Required action: Reproduce every entry below exactly, minus the pictures.

[Image-caption web data]
□ □ □

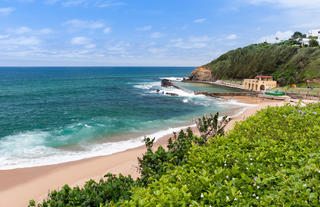 Thompsons Bay - Beach and Tidal Pool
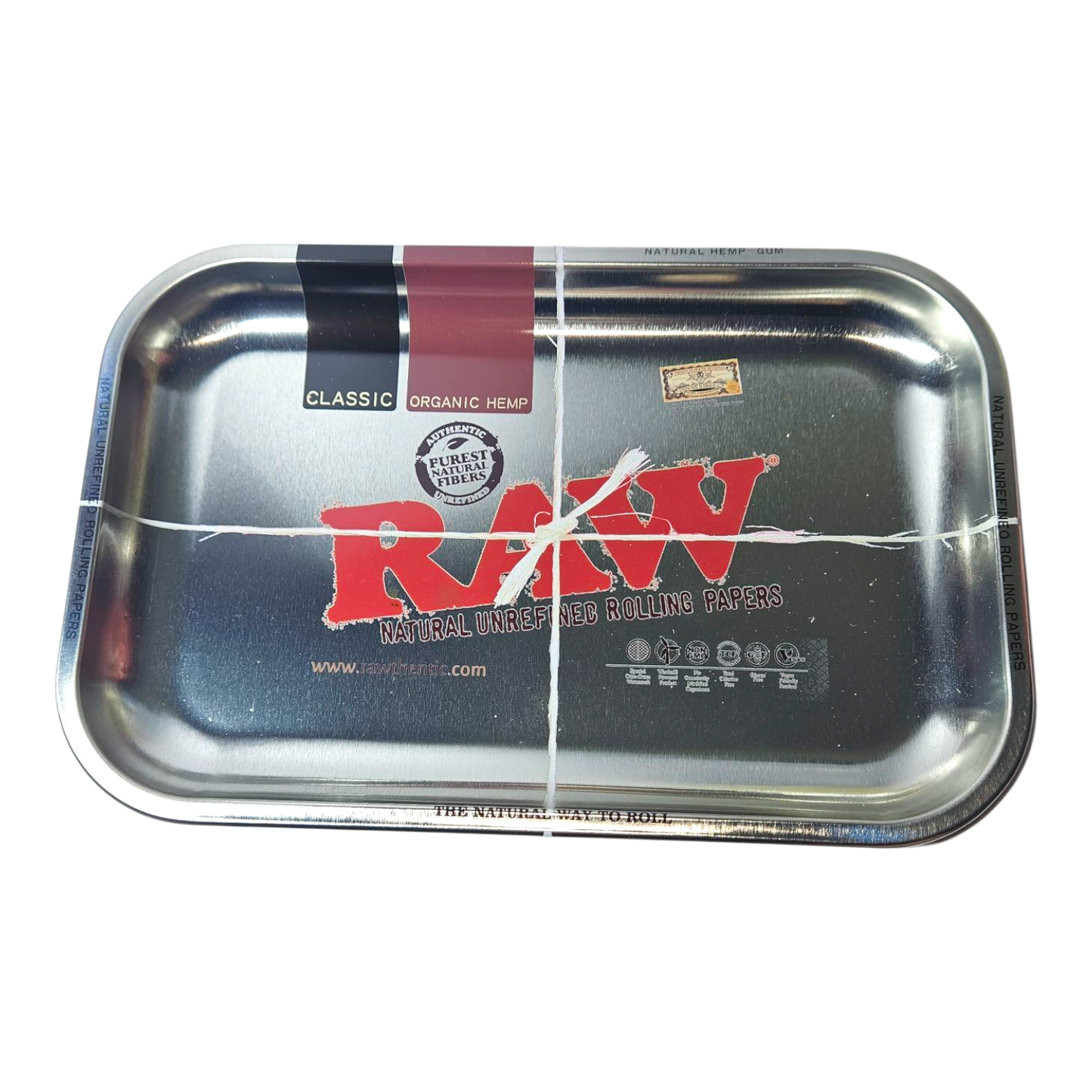 RAW Silver Tray Large - 19cm x 29cm BillyMart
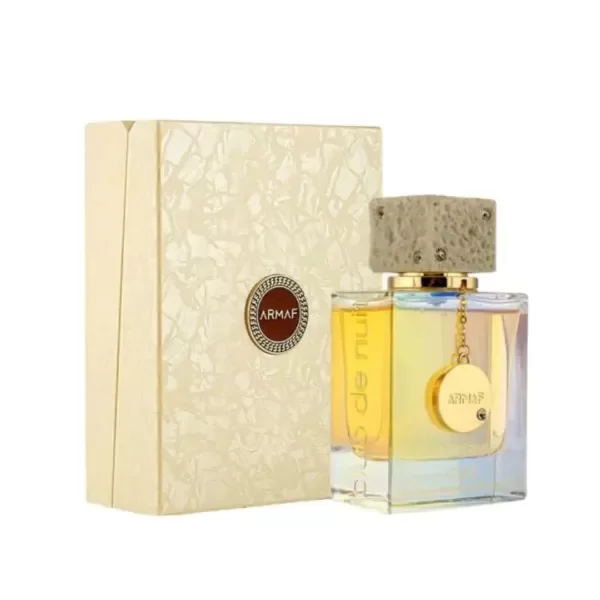 Producto - Perfume Armaf Club De Nuit Oud Edp 105ml - Masculino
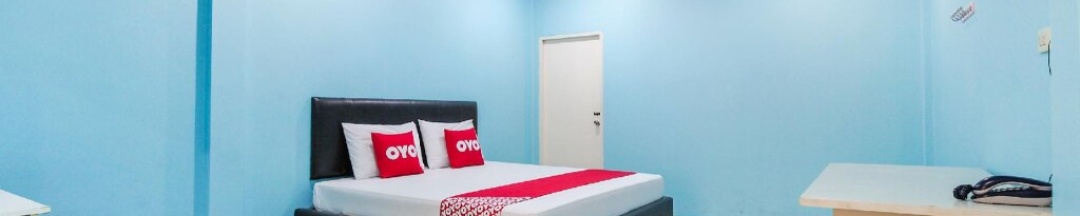 Двухместный номер Standard двуспальная кровать в OYO 622 Sixsense Hotel (Vaccinated Staff)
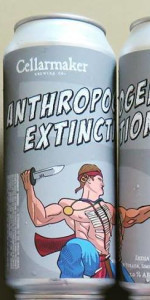 Anthropogenic Extinction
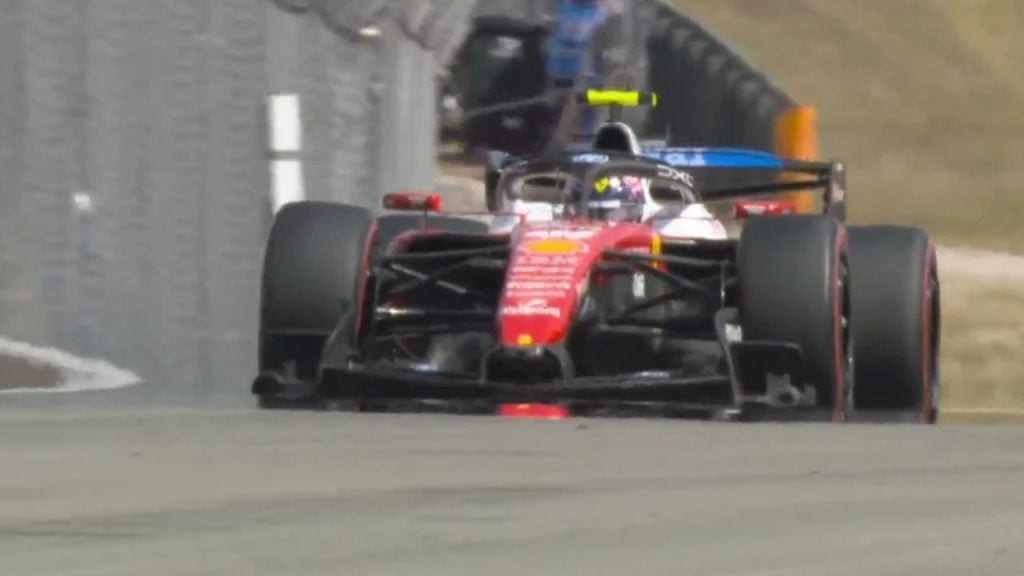 Ferrari domina treinos livres do GP dos EUA de F1 com dois tempos de Leclerc e um de Hamilton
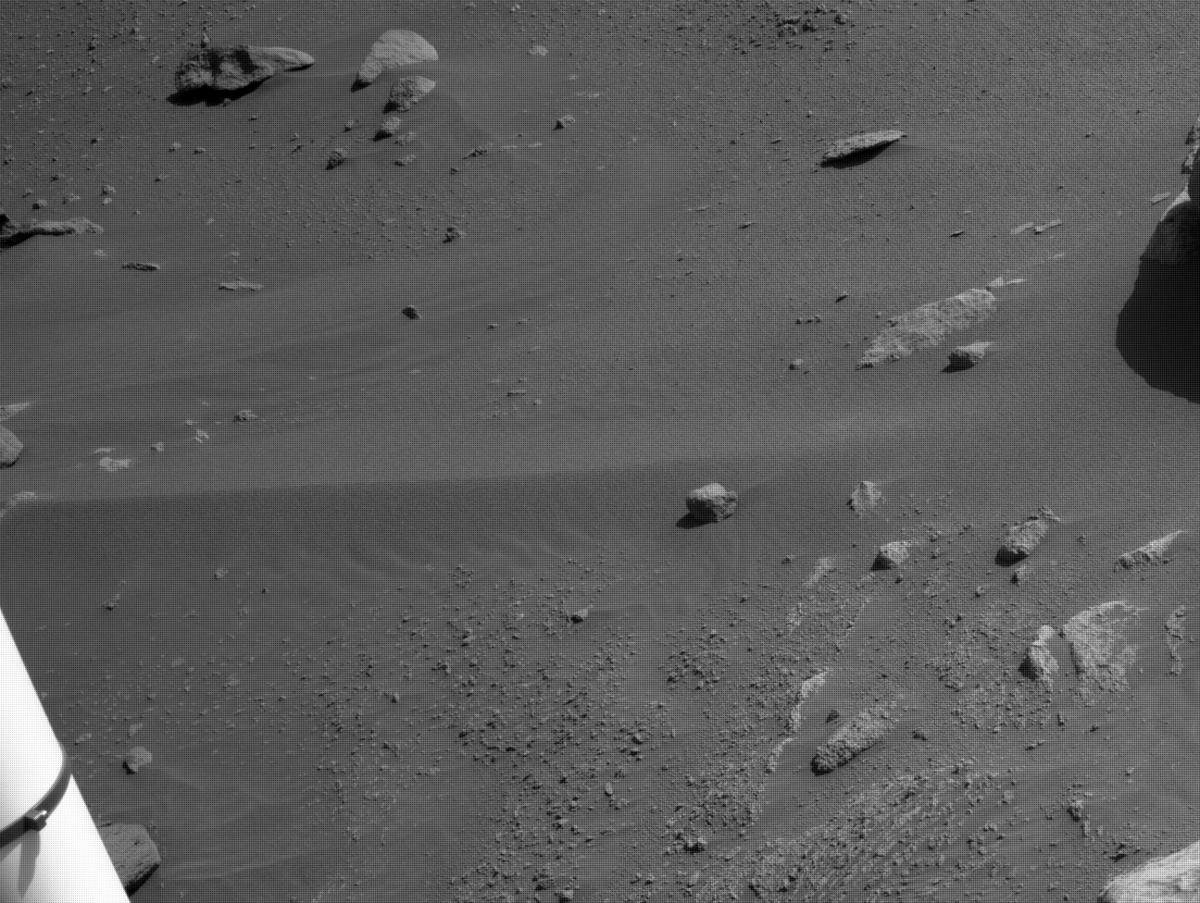 This image was taken by NAVCAM_RIGHT onboard NASA's Mars rover Perseverance on Sol 367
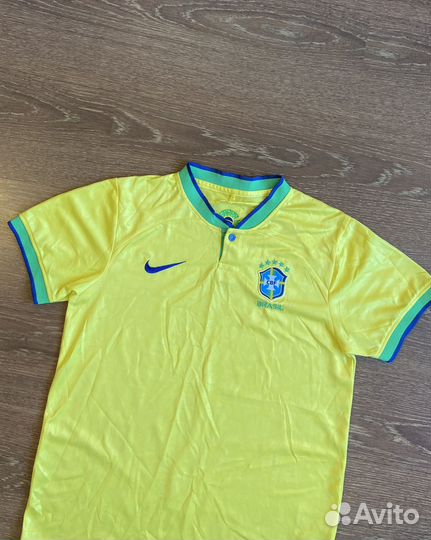 Футбольная футболка Nike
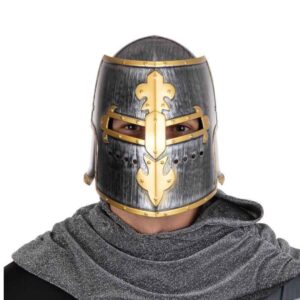 Casque de chevalier adulte 31050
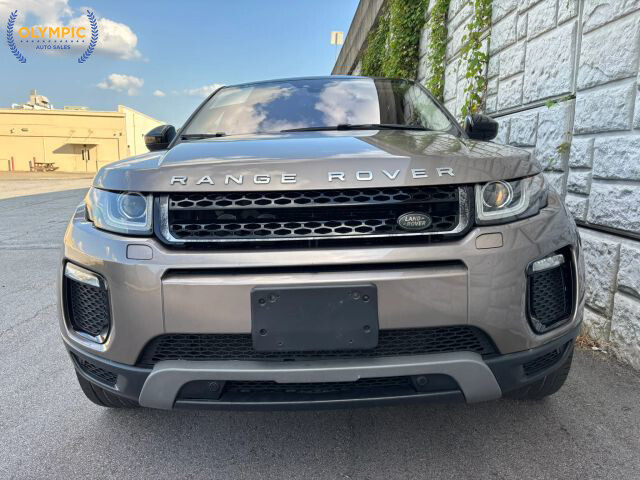 2017 Land Rover Range Rover Evoque in Decatur, GA 30032 - 18059422 16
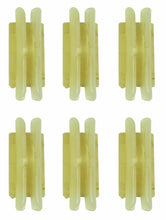 Load image into Gallery viewer, RestoParts Headliner Bow Clip Set 1968-1972 GTO Grand Prix 442 Chevelle Skylark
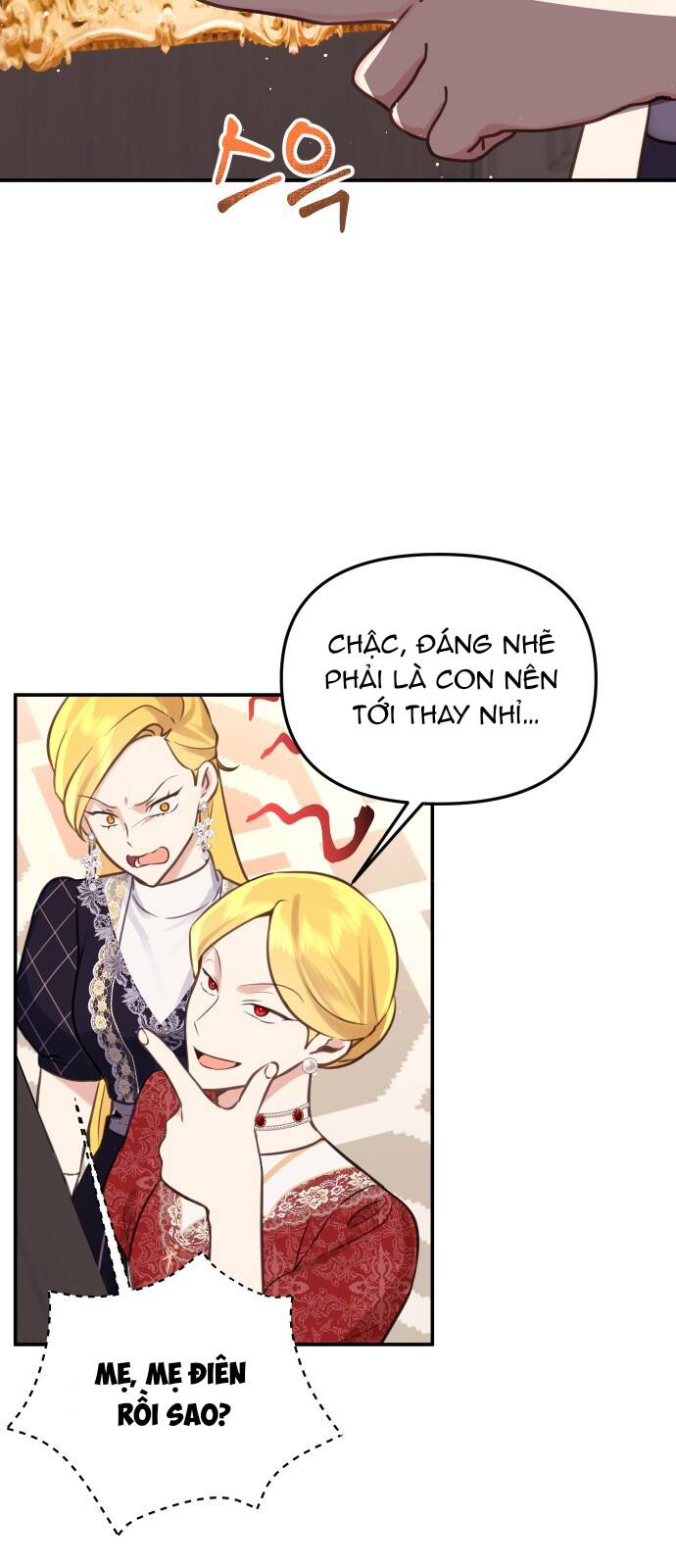Cuộc Sống Hạnh Phúc Cùng Chồng: Chapter 25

□ □ □

Answer to the problem:
 Thompsons Bay - Beach and Tidal Pool
 RAW Silver Tray Large - 19cm x 29cm BillyMart
 Producto - Perfume Armaf Club De Nuit Oud Edp 105ml - Masculino
 Двухместный номер Standard двуспальная кровать в OYO 622 Sixsense Hotel (Vaccinated Staff)
 Anthropogenic Extinction
 Ferrari domina treinos livres do GP dos EUA de F1 com dois tempos de Leclerc e um de Hamilton
 This image was taken by NAVCAM_RIGHT onboard NASA's Mars rover Perseverance on Sol 367
 Футбольная футболка Nike
 Casque de chevalier adulte 31050
 2017 Land Rover Range Rover Evoque in Decatur, GA 30032 - 18059422 16
 Load image into Gallery viewer, RestoParts Headliner Bow Clip Set 1968-1972 GTO Grand Prix 442 Chevelle Skylark
Cuộc Sống Hạnh Phúc Cùng Chồng: Chapter 25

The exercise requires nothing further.